“Done is better than perfect” – lessons from Sheryl Sandberg on her 47th birthday
“What would you do if you weren’t afraid?”
A delightful inspiration to women all over the world, Sheryl Sandberg is the embodiment of the optimism we all aspire for. Sandberg, an outstanding figure in the business world and also a single mother to two impressionable children, rallies for the rights of working women across the world – encouraging them to “lean into life” and maximise on everything it has to offer.
Sandberg’s famously stated point is that women should not be subjected to choosing between working professionally and raising their family. As she has relegated tirelessly, a woman can carry out both responsibilities equitably without sacrificing on one or the other.
For all those living under a rock, Sheryl Sandberg is the COO of Facebook, before which she served as Vice President of Global Online Sales and Operations of Google for seven years. As of 2016, her net worth estimated roughly at $1.42 billion according to Forbes. She is also the seventh most powerful woman in the world, according to Forbes’ 2016 list of the same. Sandberg is a Harvard alumnus and recently released her much-awaited book Lean In. With over 2.25 million copies sold globally, the book became an instant bestseller.
Her presence on the Facebook board of directors is vastly impressive, not only because she managed to raise the company’s shares and revenues by a wide margin, but also because she was the first woman on it. However, Sandberg’s unchallenged rise to the top of the ladder was not without its fair share of tragedy. In May last year, Sandberg lost her husband of eleven years, leaving her broken, hollow and in the difficult position of having to raise her two children alone.
The world was moved over the open letter that Sandberg had written about her deceased husband, in which she spoke about how she found herself at the periphery of two divergent roads – one that would force her backwards into misery and the other that would propel her forwards into healing and acceptance.
On her 47th Birthday, we draw lessons from this mountain of power and discipline, which we hope will inspire every girl and woman out there to fight for her dream and everything she believes in, no matter what hurdles life throws their way.
Don’t hold back
“Real change will come when powerful women are less of an exception. It is easy to dislike senior women because there are so few.”
Sandberg is one of the foremost forces rallying for women empowerment. She tells women that it is necessary that they don’t hold themselves back from achieving true greatness in the face of societal norms. In Lean In, she emphasises the need for women to be more comfortable with power to the extent that one day the concept of a female leader will not be a “rarity” but rather a natural order of the world.
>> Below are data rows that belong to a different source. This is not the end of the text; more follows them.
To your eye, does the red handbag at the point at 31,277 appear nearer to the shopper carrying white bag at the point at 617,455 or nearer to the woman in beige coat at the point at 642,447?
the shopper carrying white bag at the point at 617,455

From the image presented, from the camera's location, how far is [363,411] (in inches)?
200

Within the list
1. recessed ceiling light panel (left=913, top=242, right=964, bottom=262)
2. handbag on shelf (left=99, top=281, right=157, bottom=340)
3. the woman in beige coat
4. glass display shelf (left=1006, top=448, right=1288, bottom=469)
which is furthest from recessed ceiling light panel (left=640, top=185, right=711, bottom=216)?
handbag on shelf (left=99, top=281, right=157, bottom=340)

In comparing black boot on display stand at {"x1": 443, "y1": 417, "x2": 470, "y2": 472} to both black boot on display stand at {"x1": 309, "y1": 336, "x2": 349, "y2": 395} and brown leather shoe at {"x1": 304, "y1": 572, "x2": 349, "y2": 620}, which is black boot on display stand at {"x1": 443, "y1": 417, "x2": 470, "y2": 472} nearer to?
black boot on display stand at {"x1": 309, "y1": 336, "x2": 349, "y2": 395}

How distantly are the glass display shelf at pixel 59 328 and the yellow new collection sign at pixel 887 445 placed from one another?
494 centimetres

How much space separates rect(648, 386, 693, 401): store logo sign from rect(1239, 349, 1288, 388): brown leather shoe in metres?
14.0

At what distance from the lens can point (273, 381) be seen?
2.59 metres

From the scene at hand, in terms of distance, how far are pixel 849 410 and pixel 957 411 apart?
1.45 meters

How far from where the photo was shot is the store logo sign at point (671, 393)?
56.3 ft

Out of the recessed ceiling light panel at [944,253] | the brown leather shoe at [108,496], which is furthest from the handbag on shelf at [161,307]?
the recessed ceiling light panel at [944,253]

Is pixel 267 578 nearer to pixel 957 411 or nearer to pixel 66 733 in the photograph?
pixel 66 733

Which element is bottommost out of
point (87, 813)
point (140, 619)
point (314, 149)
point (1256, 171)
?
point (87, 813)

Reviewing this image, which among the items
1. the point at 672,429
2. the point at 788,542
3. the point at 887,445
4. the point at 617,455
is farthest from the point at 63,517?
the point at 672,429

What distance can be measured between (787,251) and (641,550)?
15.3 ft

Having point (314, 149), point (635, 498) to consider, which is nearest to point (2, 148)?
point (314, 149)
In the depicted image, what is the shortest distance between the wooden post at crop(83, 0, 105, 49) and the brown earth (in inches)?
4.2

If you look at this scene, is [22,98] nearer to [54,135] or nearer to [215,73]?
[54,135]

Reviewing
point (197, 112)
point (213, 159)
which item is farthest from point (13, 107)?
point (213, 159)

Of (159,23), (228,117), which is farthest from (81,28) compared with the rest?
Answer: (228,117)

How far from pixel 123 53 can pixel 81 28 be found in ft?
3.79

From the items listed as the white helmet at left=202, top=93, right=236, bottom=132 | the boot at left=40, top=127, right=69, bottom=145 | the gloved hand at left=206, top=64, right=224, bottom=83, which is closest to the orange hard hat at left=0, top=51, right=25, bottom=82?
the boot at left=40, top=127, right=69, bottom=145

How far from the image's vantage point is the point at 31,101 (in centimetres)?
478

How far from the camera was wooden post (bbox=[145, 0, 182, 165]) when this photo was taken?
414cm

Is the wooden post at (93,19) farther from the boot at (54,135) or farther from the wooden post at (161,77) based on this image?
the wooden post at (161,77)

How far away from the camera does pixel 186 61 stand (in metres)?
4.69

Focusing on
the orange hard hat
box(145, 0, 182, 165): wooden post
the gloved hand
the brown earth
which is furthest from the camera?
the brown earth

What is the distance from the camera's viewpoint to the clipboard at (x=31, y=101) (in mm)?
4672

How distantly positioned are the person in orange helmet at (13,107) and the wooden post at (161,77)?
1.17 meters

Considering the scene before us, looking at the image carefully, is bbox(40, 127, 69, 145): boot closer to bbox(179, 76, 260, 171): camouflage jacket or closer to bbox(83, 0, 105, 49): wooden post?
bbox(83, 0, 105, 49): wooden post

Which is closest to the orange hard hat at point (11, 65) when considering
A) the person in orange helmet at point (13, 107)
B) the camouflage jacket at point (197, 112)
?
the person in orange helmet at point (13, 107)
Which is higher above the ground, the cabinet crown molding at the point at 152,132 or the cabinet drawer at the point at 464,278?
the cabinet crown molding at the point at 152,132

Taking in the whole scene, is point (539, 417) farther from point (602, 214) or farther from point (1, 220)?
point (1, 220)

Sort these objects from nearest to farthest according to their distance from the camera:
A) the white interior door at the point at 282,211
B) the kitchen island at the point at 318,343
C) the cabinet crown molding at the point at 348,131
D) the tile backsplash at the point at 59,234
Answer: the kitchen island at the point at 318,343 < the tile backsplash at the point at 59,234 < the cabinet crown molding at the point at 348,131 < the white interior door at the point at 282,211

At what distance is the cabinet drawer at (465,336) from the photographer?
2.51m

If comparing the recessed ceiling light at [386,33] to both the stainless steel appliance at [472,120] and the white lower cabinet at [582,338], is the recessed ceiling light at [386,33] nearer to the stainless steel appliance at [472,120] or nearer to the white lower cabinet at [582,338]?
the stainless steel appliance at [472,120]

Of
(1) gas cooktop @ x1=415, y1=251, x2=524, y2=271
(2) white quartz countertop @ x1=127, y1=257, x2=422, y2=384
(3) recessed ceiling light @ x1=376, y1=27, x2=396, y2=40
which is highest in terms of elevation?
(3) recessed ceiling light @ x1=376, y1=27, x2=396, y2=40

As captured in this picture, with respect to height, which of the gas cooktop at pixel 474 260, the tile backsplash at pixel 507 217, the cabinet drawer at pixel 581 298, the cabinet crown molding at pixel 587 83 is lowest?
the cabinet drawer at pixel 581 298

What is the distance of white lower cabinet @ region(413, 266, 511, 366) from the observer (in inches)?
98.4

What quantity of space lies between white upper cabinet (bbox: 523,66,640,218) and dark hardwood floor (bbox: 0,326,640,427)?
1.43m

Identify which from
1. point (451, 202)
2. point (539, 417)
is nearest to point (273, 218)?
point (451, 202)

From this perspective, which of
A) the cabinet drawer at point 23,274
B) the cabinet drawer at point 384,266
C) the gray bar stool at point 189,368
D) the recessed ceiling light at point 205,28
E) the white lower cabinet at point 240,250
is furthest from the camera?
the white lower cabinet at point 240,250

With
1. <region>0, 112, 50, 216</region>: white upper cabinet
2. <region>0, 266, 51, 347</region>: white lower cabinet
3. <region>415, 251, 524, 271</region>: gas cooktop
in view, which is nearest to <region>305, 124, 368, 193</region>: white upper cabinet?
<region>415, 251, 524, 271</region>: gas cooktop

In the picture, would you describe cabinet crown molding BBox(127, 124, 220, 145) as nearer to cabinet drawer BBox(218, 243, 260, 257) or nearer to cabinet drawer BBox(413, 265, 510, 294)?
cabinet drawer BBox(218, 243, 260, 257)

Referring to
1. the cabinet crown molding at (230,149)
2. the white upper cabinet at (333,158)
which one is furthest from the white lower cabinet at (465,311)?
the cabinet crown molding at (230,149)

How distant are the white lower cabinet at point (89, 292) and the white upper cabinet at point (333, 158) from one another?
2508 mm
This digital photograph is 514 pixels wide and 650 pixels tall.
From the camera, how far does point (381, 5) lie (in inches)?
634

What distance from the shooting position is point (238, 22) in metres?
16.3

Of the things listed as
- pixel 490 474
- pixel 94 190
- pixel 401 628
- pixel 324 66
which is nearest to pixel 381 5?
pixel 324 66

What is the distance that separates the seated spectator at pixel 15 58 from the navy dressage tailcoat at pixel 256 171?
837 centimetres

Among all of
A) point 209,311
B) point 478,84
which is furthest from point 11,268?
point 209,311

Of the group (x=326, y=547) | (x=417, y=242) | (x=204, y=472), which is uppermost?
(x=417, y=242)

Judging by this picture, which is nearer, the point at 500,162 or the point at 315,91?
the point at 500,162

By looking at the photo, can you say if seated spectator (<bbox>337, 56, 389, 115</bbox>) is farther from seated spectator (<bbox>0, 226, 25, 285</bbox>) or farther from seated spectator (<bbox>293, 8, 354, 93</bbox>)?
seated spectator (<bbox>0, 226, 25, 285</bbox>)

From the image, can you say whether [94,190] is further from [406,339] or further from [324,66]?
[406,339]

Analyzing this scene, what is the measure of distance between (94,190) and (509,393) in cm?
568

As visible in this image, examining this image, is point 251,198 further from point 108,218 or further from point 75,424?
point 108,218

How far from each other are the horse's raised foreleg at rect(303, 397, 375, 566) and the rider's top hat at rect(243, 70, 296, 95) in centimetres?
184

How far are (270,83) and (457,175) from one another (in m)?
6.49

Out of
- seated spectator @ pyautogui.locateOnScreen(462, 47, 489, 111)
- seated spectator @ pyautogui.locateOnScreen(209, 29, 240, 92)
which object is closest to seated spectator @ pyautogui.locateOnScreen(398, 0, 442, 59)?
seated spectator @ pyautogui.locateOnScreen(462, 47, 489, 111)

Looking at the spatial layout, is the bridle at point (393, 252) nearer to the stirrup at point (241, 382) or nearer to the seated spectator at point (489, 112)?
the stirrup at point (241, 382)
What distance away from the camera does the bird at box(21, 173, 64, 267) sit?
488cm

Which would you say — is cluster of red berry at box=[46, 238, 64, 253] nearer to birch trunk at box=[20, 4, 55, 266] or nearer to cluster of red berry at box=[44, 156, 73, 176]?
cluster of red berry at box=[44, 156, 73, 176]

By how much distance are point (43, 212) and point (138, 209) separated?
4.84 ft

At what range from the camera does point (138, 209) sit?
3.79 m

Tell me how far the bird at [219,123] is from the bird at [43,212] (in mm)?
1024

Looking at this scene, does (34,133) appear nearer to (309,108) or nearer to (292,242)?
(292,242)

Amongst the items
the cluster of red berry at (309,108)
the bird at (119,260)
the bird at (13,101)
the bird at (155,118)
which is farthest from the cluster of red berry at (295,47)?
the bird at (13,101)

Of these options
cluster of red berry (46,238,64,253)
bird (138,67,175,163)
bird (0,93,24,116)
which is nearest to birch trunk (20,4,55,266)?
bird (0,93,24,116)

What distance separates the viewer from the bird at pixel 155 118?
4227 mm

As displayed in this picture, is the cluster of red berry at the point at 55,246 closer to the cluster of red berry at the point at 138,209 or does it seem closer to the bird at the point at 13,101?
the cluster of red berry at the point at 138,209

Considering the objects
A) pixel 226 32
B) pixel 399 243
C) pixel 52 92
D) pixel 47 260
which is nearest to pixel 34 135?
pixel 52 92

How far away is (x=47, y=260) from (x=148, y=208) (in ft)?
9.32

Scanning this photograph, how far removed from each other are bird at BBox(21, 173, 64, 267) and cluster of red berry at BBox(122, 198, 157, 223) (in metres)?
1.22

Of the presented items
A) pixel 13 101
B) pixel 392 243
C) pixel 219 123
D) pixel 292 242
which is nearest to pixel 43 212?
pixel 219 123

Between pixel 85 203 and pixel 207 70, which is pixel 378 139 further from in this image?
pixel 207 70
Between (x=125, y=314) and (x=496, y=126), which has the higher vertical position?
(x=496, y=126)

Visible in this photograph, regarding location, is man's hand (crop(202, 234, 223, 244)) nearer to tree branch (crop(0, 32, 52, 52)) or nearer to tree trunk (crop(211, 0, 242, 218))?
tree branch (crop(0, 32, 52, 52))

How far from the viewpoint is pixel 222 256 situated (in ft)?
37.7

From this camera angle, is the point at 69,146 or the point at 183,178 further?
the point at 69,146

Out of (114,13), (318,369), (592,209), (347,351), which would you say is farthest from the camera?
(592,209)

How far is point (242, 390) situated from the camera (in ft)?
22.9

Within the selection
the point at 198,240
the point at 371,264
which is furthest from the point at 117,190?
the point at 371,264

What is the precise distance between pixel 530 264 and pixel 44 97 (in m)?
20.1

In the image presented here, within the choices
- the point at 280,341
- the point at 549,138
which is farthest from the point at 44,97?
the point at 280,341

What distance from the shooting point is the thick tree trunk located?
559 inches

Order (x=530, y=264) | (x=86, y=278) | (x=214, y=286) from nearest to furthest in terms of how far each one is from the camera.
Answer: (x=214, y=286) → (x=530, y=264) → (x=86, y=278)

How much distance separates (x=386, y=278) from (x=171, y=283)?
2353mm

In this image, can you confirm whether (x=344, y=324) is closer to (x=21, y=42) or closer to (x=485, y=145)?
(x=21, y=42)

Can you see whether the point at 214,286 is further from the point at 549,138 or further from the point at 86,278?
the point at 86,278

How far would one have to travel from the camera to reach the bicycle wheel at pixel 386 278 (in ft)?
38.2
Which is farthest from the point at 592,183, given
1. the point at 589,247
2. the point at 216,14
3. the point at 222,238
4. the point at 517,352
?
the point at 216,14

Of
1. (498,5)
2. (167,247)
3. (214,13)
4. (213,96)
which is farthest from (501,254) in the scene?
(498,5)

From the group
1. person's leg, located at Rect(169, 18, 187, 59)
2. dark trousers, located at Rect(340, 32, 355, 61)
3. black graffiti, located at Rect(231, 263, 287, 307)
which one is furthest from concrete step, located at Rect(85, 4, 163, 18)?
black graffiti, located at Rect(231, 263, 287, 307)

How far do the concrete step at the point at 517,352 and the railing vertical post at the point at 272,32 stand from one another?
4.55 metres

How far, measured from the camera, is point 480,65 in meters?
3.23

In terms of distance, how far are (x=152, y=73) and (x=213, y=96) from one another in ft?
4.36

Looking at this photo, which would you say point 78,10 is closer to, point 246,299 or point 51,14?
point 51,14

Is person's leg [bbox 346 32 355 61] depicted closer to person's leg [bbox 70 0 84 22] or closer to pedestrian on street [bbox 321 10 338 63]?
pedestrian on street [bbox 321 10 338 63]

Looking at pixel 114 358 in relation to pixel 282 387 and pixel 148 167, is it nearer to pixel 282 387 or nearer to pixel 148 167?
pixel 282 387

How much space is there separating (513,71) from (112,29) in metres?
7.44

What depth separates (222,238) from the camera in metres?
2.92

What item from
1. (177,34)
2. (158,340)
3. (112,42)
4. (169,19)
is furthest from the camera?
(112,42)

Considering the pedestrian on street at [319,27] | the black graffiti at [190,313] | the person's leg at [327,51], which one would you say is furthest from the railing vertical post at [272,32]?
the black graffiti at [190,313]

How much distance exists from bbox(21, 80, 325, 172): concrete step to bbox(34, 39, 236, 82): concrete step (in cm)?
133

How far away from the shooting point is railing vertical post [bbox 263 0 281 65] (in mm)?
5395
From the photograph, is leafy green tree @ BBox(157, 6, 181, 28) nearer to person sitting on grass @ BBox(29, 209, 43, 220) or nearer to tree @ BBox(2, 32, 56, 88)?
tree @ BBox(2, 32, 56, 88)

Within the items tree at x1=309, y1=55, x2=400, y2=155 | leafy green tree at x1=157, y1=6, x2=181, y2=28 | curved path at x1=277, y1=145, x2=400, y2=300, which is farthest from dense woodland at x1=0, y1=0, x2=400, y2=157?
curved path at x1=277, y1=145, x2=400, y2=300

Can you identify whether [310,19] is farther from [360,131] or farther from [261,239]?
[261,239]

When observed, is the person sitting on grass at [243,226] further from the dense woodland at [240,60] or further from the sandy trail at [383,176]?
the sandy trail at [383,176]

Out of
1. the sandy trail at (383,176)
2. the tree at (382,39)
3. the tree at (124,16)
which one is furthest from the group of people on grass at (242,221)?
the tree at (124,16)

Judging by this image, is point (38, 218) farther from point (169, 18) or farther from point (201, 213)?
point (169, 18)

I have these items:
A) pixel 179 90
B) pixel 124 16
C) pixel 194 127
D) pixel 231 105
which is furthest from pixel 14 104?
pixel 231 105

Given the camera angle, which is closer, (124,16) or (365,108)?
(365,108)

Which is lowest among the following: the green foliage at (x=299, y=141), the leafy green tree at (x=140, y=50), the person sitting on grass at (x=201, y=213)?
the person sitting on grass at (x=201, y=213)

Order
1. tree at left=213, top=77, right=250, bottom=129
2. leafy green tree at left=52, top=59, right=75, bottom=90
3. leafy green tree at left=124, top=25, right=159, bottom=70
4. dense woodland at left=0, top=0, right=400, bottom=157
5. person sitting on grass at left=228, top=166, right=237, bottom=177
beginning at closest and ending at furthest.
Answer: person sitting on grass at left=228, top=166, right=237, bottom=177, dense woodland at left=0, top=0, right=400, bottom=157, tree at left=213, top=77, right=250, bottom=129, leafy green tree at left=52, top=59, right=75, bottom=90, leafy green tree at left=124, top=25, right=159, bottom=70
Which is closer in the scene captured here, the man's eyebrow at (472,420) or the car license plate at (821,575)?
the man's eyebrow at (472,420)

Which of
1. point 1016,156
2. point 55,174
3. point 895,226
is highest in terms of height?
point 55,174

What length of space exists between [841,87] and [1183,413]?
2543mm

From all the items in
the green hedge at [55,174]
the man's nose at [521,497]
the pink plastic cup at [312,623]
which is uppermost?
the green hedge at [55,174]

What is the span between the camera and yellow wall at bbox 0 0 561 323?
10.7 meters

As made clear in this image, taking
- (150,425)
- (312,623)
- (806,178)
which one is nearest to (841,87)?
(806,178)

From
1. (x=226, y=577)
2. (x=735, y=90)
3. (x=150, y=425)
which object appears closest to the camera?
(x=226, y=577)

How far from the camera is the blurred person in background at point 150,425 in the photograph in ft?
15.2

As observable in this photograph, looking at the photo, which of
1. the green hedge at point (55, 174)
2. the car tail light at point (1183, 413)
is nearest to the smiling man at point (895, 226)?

“I hope you find whatever balance you seek with your eyes wide open. And I hope that you – yes, you – have the ambition to lean in to your career and run the world. Because the world needs you to change it.”
Sandberg persists on the point that when it comes to work and family, it is unnecessary to pick one to compromise on the other. She states that although it isn’t a breeze balancing the two and dedicating enough time to both parties, success lies in recognising that this balance exists and inching more towards it every day. The day you realise that balance and work it well, there is no stopping you from anything you put your mind to do.
“A truly equal world would be one where women ran half our countries and companies and men ran half our homes.”
To Sandberg, equality for women doesn’t mean that they have to have a superior edge in society over men. Empowering women doesn’t mean demeaning men or making them sacrifice for the former. To achieve gender equality, it is imperative to break gender stereotyping. This means that recognising that women can do all the work that is unofficially set aside for men and men can do all the work that is traditionally set aside for women. That, to her, is gender equality, and consequently, women empowerment.
Stand up for yourself and for others
“We must raise both the ceiling and the floor.”
In her book, Sandberg emphasises that it is not only the duty of everyone woman to stand up for themselves and call out others on their sexist or patriarchal outlooks and comments but also their greater calling to stand up for other men and women who can’t voice themselves. To her, it is only when we help each other in times of imminent crisis and crossroads that we will truly emerge victorious.
Sheryl Sandberg is a self-made inspiration for men and women across the globe, and with her words and actions, there is hope that yet another can beat their personal demons and shine.